Apologies in advance for questions that are probably really dumb - but there are several points here that I don't understand.

On 17/06/15 03:44, Kris G. Lindgren wrote:
We are doing pretty much the same thing - but in a slightly different way.
  We extended the nova scheduler to help choose networks (IE. don't put
vm's on a network/host that doesn't have any available IP address).

Why would a particular network/host not have any available IP address?

Then,
we add into the host-aggregate that each HV is attached to a network
metadata item which maps to the names of the neutron networks that host
supports.  This basically creates the mapping of which host supports what
networks, so we can correctly filter hosts out during scheduling. We do
allow people to choose a network if they wish and we do have the neutron
end-point exposed. However, by default if they do not supply a boot
command with a network, we will filter the networks down and choose one
for them.  That way they never hit [1].  This also works well for us,
because the default UI that we provide our end-users is not horizon.

Why do you define multiple networks - as opposed to just one - and why would one of your users want to choose a particular one of those?

(Do you mean multiple as in public-1, public-2, ...; or multiple as in public, service, ...?)

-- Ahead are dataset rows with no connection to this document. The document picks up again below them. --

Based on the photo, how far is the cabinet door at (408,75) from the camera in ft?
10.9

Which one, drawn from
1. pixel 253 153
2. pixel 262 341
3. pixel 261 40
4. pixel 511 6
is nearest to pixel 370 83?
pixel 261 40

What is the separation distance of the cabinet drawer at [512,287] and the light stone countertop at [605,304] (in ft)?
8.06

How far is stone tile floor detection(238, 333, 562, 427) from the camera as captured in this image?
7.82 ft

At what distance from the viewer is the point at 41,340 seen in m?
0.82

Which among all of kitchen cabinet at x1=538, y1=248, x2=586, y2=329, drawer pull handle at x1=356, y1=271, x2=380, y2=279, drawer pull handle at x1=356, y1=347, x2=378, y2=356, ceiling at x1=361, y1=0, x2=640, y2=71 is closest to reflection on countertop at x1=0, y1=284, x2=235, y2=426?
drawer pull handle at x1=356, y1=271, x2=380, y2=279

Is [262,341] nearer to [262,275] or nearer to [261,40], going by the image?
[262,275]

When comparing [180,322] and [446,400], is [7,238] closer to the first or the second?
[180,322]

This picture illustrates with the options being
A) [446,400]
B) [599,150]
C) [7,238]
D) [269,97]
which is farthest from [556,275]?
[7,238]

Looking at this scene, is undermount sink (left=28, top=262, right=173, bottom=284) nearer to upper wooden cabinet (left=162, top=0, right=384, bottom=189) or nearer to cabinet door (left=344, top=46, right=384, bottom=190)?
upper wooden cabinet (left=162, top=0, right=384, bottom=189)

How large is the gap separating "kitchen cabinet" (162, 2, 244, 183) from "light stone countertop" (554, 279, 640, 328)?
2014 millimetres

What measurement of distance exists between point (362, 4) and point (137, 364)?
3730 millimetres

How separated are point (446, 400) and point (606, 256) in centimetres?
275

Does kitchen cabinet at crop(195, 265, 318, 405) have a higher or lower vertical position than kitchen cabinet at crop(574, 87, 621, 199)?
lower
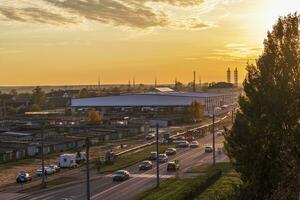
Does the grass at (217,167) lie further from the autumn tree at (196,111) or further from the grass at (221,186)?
the autumn tree at (196,111)

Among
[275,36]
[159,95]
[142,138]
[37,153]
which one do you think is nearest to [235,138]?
[275,36]

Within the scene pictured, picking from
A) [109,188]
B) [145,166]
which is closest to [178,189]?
[109,188]

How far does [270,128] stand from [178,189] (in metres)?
16.6

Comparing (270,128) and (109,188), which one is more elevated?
(270,128)

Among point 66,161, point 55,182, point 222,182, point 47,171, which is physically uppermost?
point 222,182

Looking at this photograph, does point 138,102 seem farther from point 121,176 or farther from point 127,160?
point 121,176

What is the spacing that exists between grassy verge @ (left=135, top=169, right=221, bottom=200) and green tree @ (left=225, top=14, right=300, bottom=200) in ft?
39.6

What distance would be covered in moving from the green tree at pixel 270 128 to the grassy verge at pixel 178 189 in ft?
39.6

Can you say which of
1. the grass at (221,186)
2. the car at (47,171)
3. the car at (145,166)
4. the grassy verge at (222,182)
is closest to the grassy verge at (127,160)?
the car at (145,166)

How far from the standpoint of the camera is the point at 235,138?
53.8ft

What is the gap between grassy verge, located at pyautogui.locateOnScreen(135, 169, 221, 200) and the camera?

We currently only support one network per HV via this configuration, but
we would like to be able to expose a network "type" or "group" via neutron
in the future.

I believe what you described below is also another way of phrasing the ask
that we had in [2].  That you want to define multiple "top level" networks
in neutron: 'public' and 'service'.  That is made up by multiple desperate

desperate? :-)  I assume you probably meant "separate" here.

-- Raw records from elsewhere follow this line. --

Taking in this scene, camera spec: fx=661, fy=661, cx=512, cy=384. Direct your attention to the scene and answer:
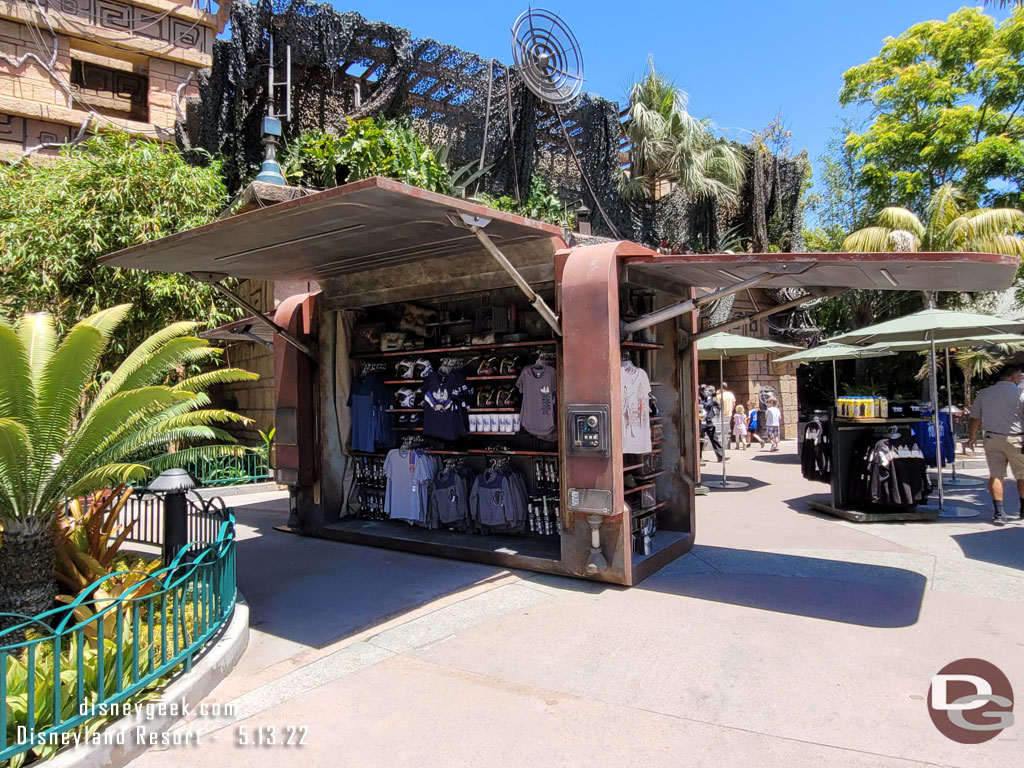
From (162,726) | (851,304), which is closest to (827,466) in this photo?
(162,726)

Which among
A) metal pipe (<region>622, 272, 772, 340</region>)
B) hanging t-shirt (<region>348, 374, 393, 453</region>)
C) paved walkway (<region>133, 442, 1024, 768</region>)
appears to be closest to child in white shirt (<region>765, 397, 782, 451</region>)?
paved walkway (<region>133, 442, 1024, 768</region>)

L2 networks: 'public-1', 'public2,' ect which are independently
constrained to a specific set of hosts/switches/datacenter.

If I'm understanding correctly, this is one of those places where I get confused about the difference between Neutron-as-an-API and Neutron-as-a-software-implementation. I guess what you mean here is that your deployment hardware is really providing those L2 segments directly, and hence you aren't using Neutron's software-based simulation of L2 segments. Is that right?

We have talked about working around this under our configuration one of
two ways.  First, is to use availability zones to provide the separation
between: 'public' and 'service', or in our case: 'prod', 'pki','internal',
ect, ect.

Why are availability zones involved here? Assuming you had 'prod', 'pki','internal' etc. networks set up and represented as such in Neutron, why wouldn't you just say which of those networks each instance should connect to, when creating each instance?